Research Domain and Question¶
Region: State of North Carolina, USA Domain: Economic Statistics
Main Research Question: When adjusted for inflation using the BLS CPI, did the per capita income of residents of Buncome County, North Carolina increase or decrease between 1970 and 2020?
Secondary Research Question: How does the inlfation adjusted per capita income of Buncombe County residents compare to the average per capita income of residents in all counties of North Carolina, in the same period?
Income in North Carolina¶
The data I have elected to use for income statistics in North Carolina comes from the website of the North Carolina Office of State Management and Budget. Specifically, I have examined data from the following dataset:
Consumer Price Index (CPI) Data¶
I found a table with historical CPI data, used for calculating inflation effects, on the US Inflation Calculator website. To retrieve the table, I first saved the HTML, then imported that into Excel, cleaned up the sheet outside of the table, and then imported the Excel sheet into Pandas.

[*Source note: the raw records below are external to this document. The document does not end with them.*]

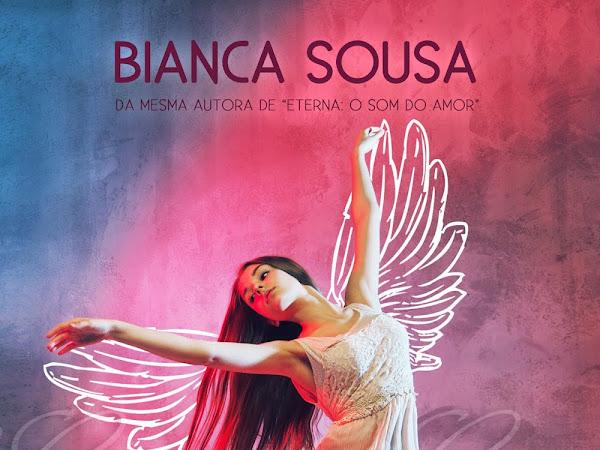 Divulgação O Canto do Cisne - Bianca Sousa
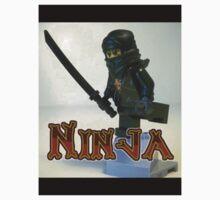 Black Ninja Custom Minifigure Baby Tee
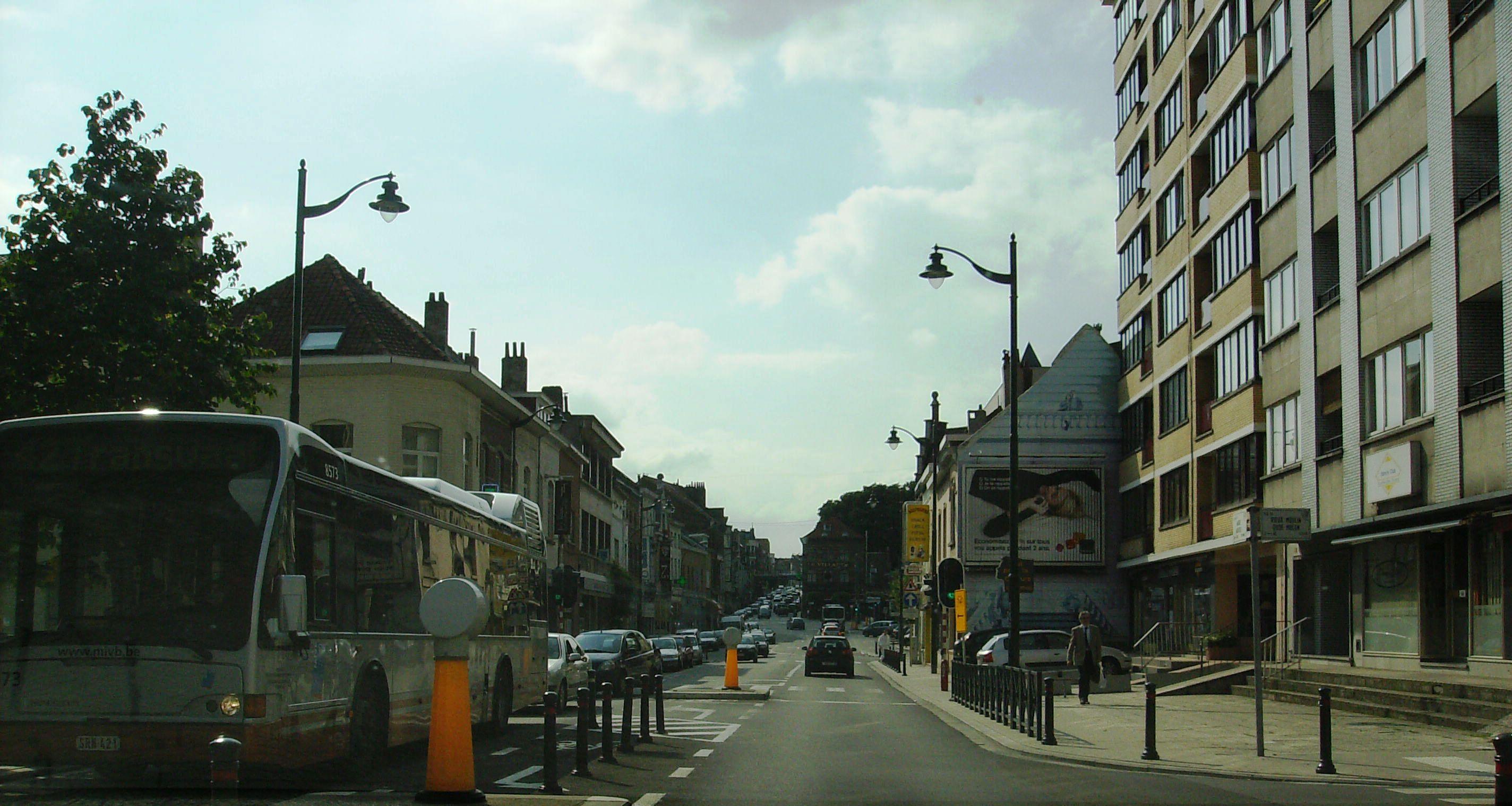 Wavre Belgium  city images : Description Chaussee Wavre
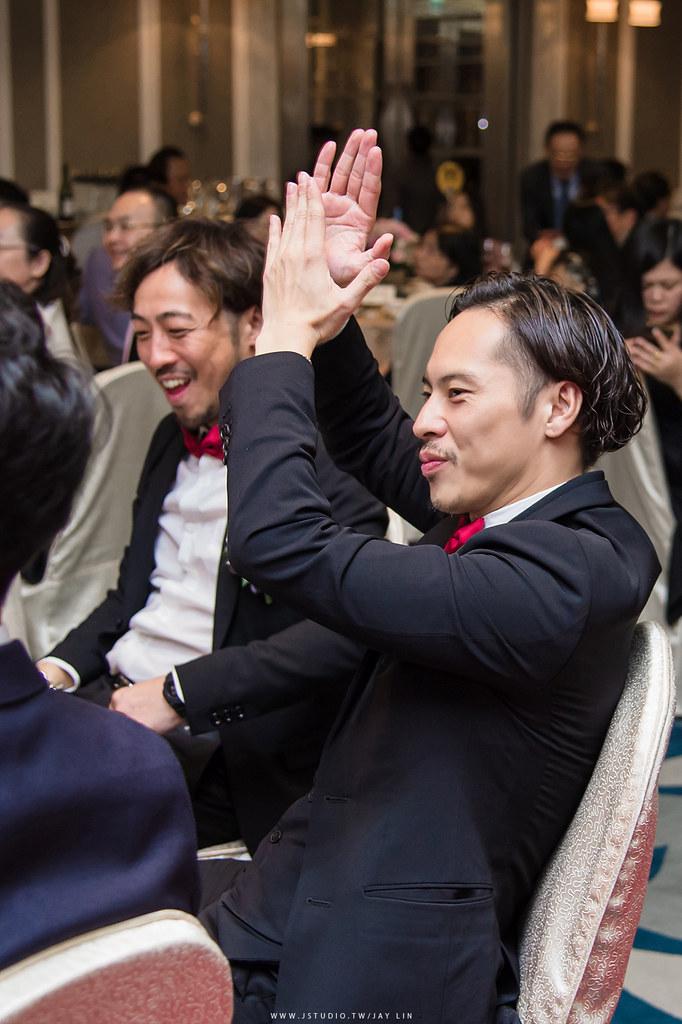 婚攝 文華東方酒店 婚禮紀錄 JSTUDIO_0206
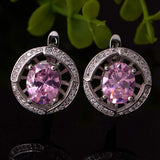 925 Sterling Silver zirconium Umbilicaria Earrings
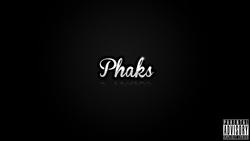Profilový obrázek Phaks
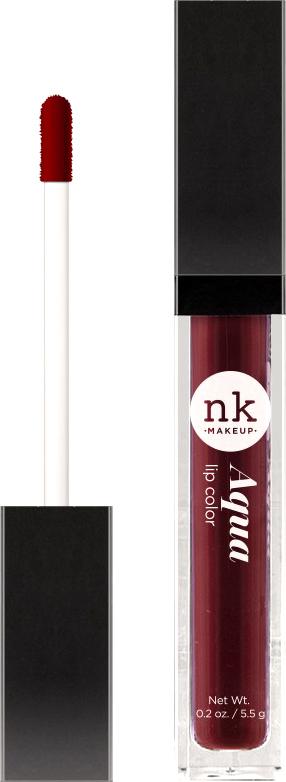 Nicka K NY Creme Lipstick помада губная увлажнение, 5,5 г, оттенок CARNELIAN017382Данная жидкая помада с гаммой ярких цветов специально разработана для поддержания долговременного ультра-увлажненного эффекта.Какая губная помада лучше. Статья OZON Гид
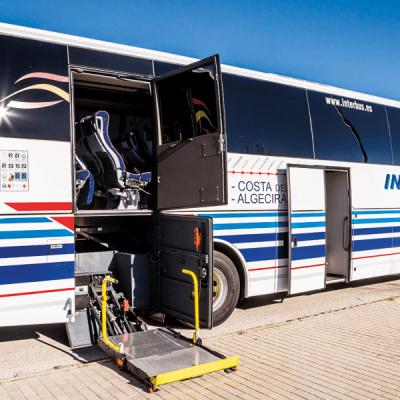 interbus3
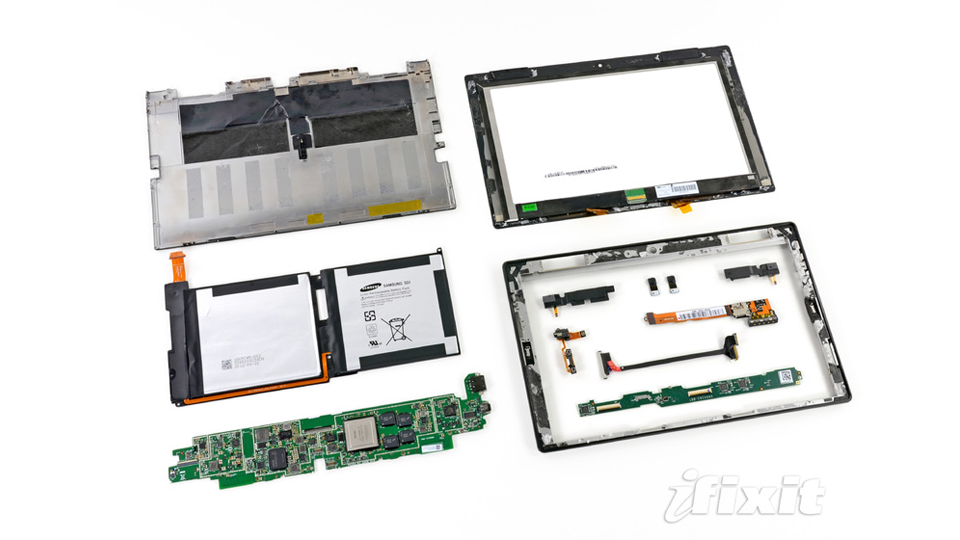 Click here to read Microsoft Surface Teardown: A Great Big Puzzle of Guts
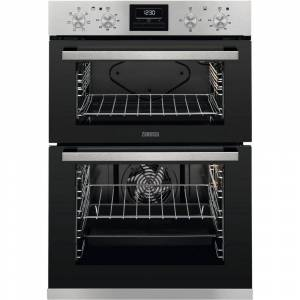 Zanussi ZOA35660XK Built In Electric Double Oven - Stainless Steel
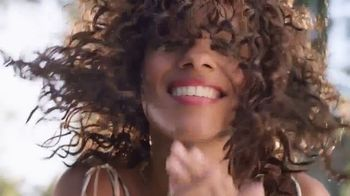 Garnier Whole Blends TV Spot, 'Blended Makes Us Better' Song by Alana Yorke - Thumbnail 2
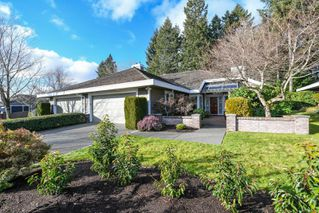Photo 10: 6 500 Crown Isle Dr in : CV Crown Isle Row/Townhouse for sale (Comox Valley)  : MLS®# 861278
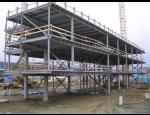 Ocelové konstrukce, komíny a zámečnické výrobky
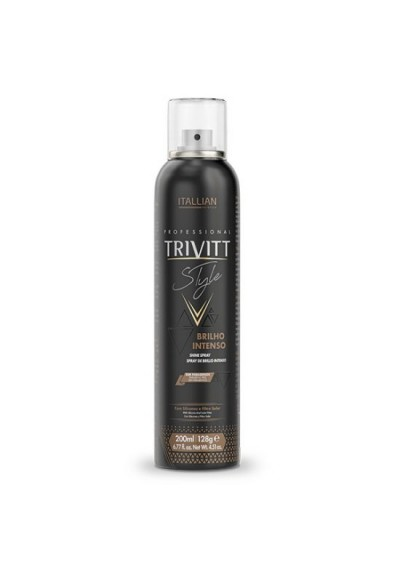 Brilho Intenso Trivitt 200ml.128g
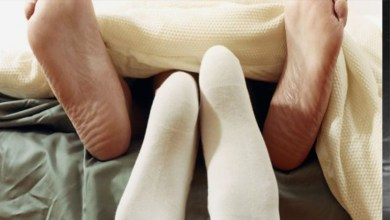Photo of Tener sexo con calcetines es un orgasmo asegurado: estudio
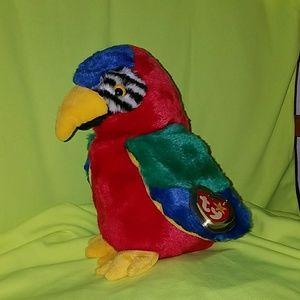 💕 JABBER Beanie Buddy parrot 💕 for sale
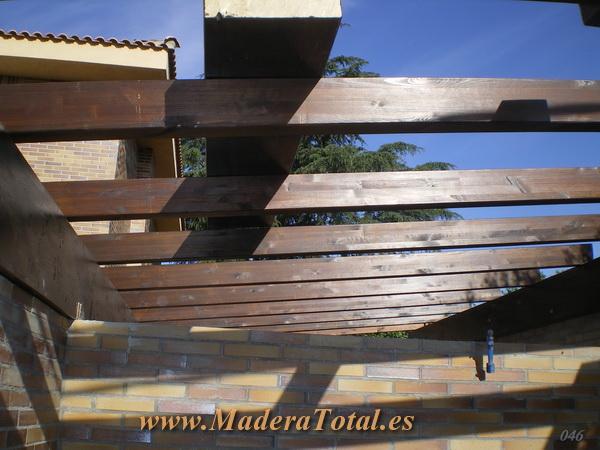 porches y pergolas presupuestos en madrid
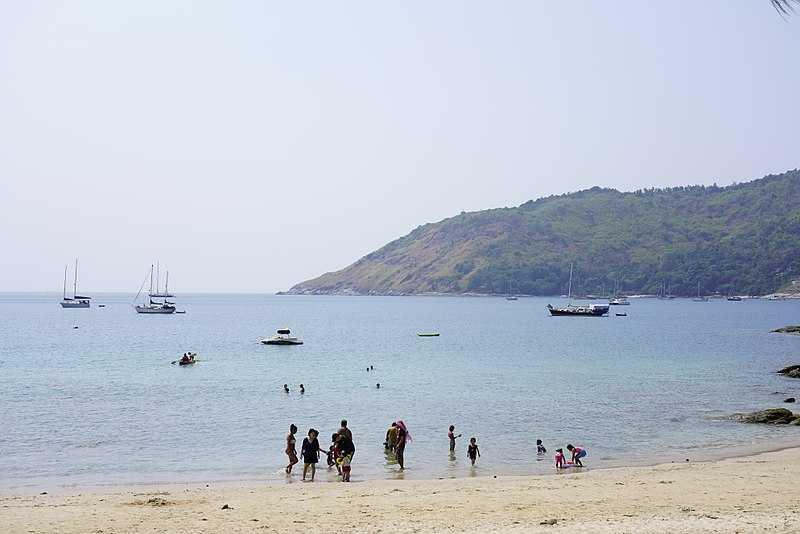 Ya Nui Beach, Snorkelling in Phuket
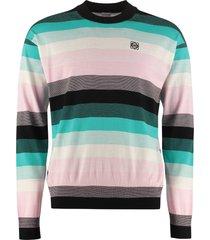 loewe striped crew-neck sweater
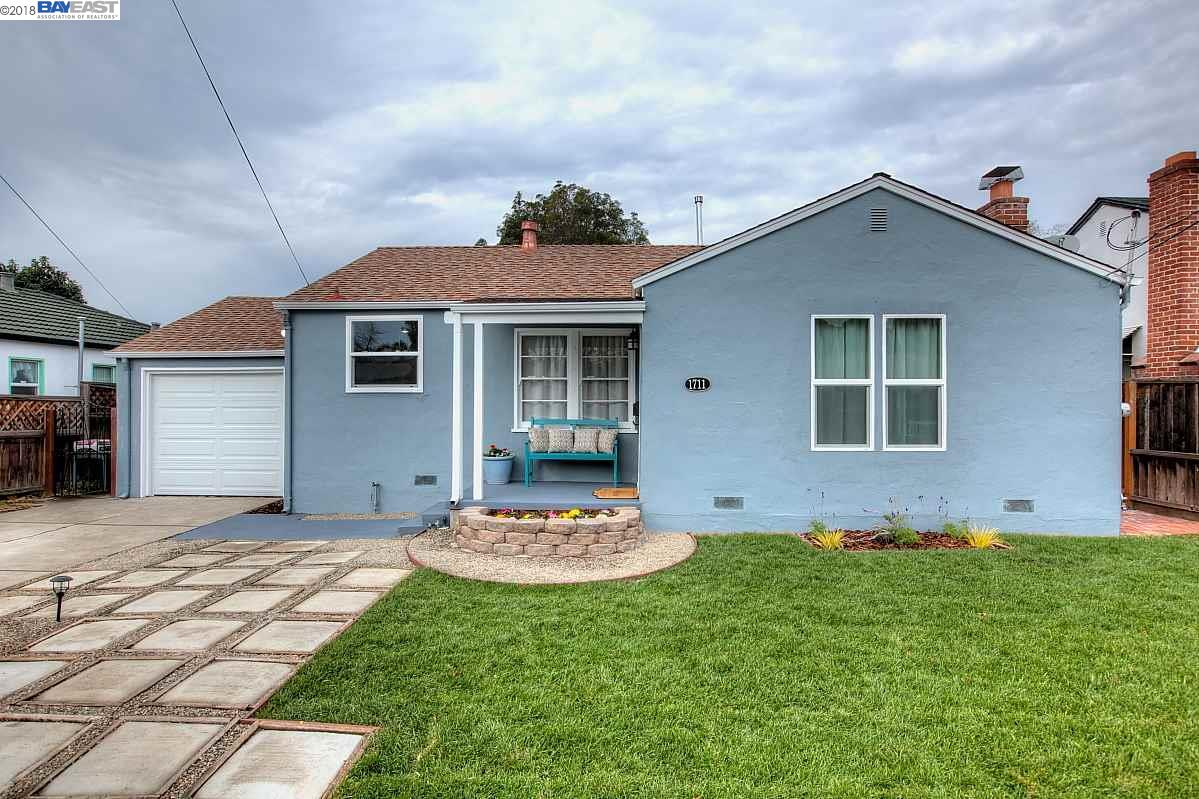 Buying or Selling SAN LEANDRO Real Estate, MLS:40806504, Call The Gregori Group 800-981-3134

Following best practices in economics, I use the Average Annual CPI to compute inflation, calculating a multiplier which I used to convert historical income amounts into their equivalent in "2020 dollars".
import os
def prindex(alist):
for i, x in enumerate(alist):
print(f"{i}: {x}")
files = os.listdir()
prindex(files)
0: education.csv 1: educational-attainment-for-the-population-b15003.csv 2: USBLS_Annual_Inflation_Rates_1970-2020.xlsx 3: Consumer Price Index Data from 1913 to 2024.xlsx 4: Consumer Price Index Data from 1913 to 2024.html 5: Assignment_04_Income_and_Education_in_NC.ipynb 6: North_Carolina_Income_Change_1970_to_2020.png 7: employment-and-income-linc.csv 8: .ipynb_checkpoints
import pandas as pd
import numpy as np
import matplotlib.pyplot as plt
emp_inc_df = pd.read_csv(files[7], sep=";")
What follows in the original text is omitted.